S'ajoute une zone d'ombre que le nouveau Premier ministre devra dissiper. Le Sénégal a levé environ 650 millions d'euros en 2025 par des total return swaps conclus avec l'Africa Finance Corporation et First Abu Dhabi Bank, des montages que la banque d'affaires Bank of America évalue à jusqu'à 1 milliard de dollars (environ 920 millions d'euros) sur l'année, selon le Financial Times, qui a aussi fait état d'un accord non divulgué avec Société Générale. Le ministre Cheikh Diba a défendu des instruments légaux et sécurisés, offrant un coût d'environ 7 % contre 11 % à 12 % sur le marché des eurobonds, lors d'une conférence de presse à Dakar, et a chiffré l'économie à quelque 36 milliards de francs CFA (environ 55 millions d'euros) pour le Trésor.
Le calendrier laisse peu de répit : Dakar vise un accord de consolidation budgétaire avec le FMI d'ici la fin juin ainsi qu’un déficit ramené à 5,4% du PIB cette année, contre 6,44% en 2025, selon le ministère des Finances. Le sort de cette feuille de route ne dépend pas du seul exécutif. Ahmadou Al Aminou Mohamed Lô devra faire adopter ses réformes par une Assemblée nationale désormais présidée par Ousmane Sonko lui-même, élu au perchoir ce 26 mai avec 132 voix et devenu la deuxième personnalité de l'État, dont le parti Pastef contrôle 130 des 165 sièges.

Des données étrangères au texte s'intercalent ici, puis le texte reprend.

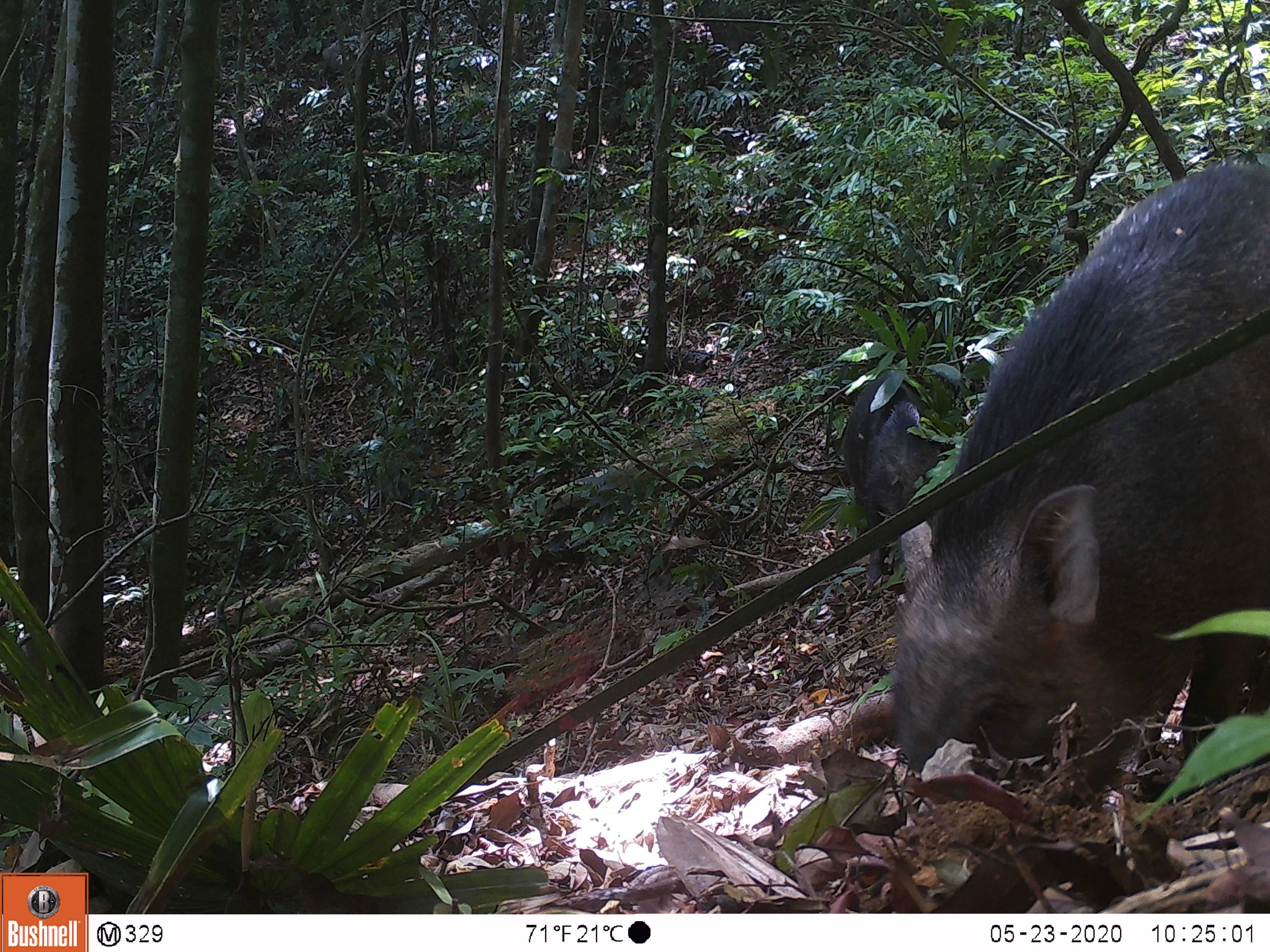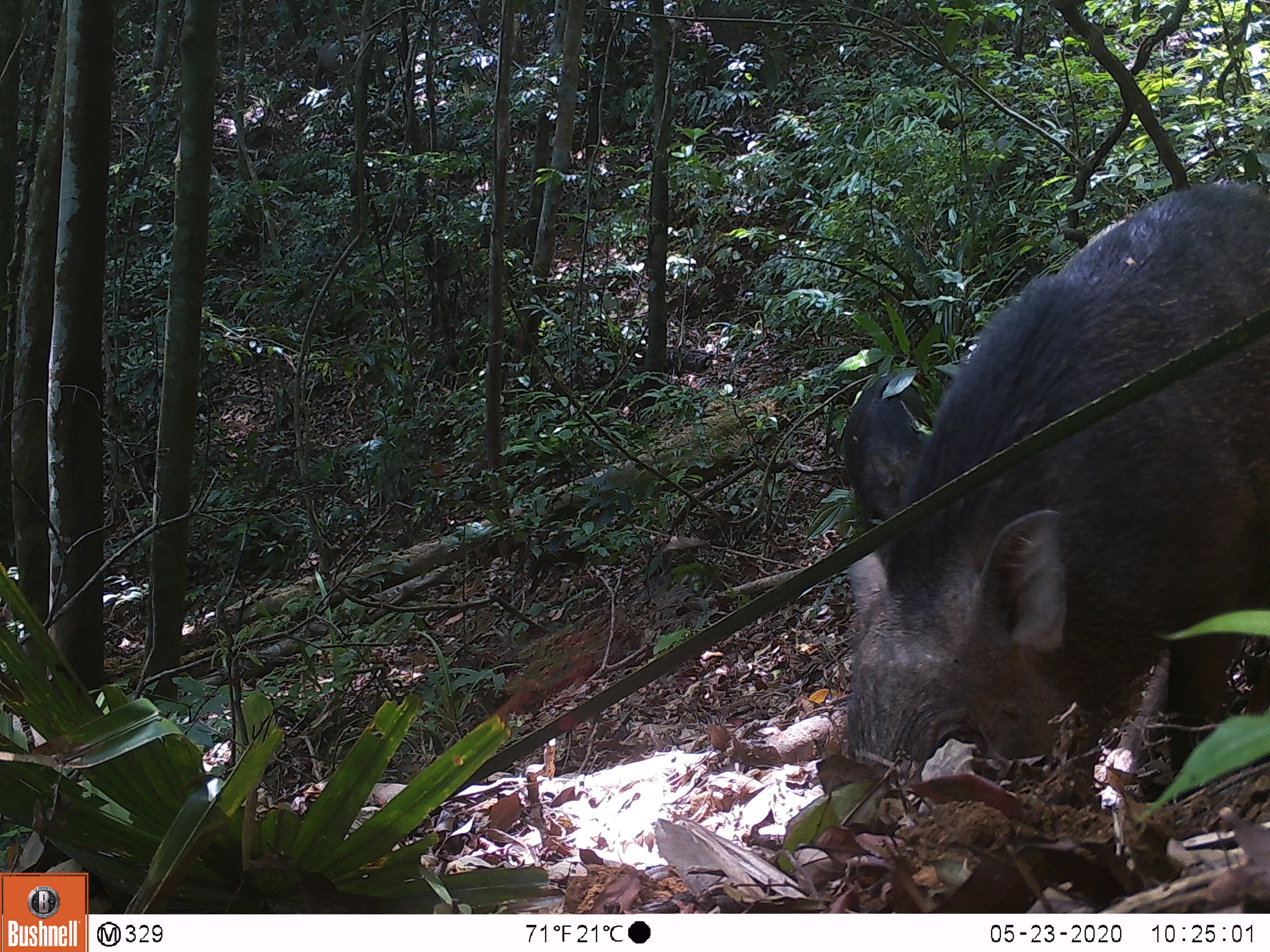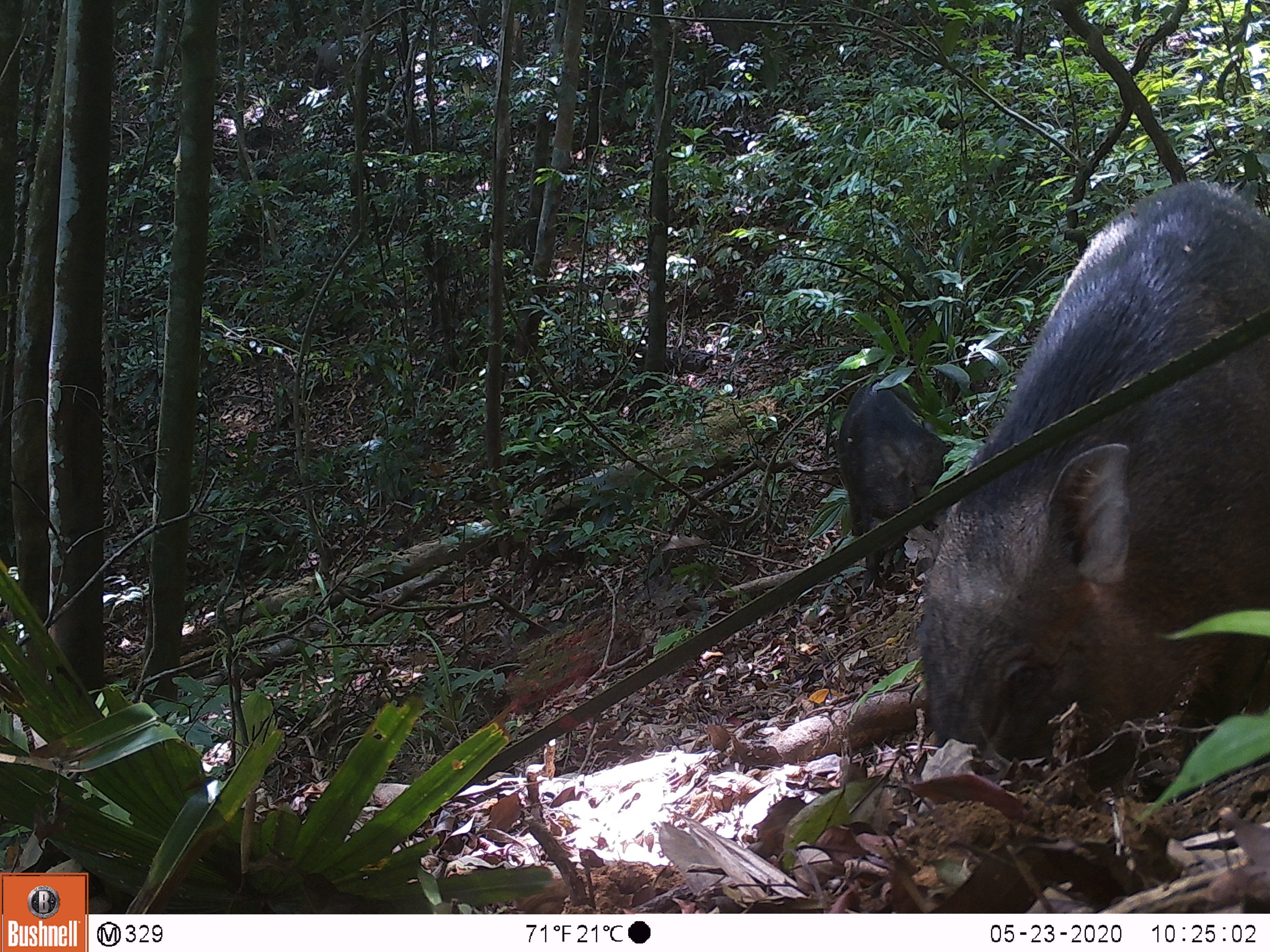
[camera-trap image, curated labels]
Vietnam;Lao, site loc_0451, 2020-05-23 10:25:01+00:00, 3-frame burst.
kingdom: Animalia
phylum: Chordata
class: Mammalia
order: Artiodactyla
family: Suidae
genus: Sus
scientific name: Sus scrofa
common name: eurasian wild pig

L'ex-Premier ministre, qui a évoqué des « divergences » persistantes sur les questions monétaires et de la dette, détient ainsi un levier institutionnel effectif sur la trajectoire budgétaire. Les prochaines discussions sur le budget constitueront le premier test de la capacité de Ahmadou Al Aminou Mohamed Lô à conjuguer transparence sur les swaps, refinancement du mur 2026-2028 et compromis avec les bailleurs. Tout dépendra de sa capacité à faire passer ses réformes face au perchoir. De l'issue de cette épreuve dépendra le reflux ou le durcissement de la prime de risque sénégalaise.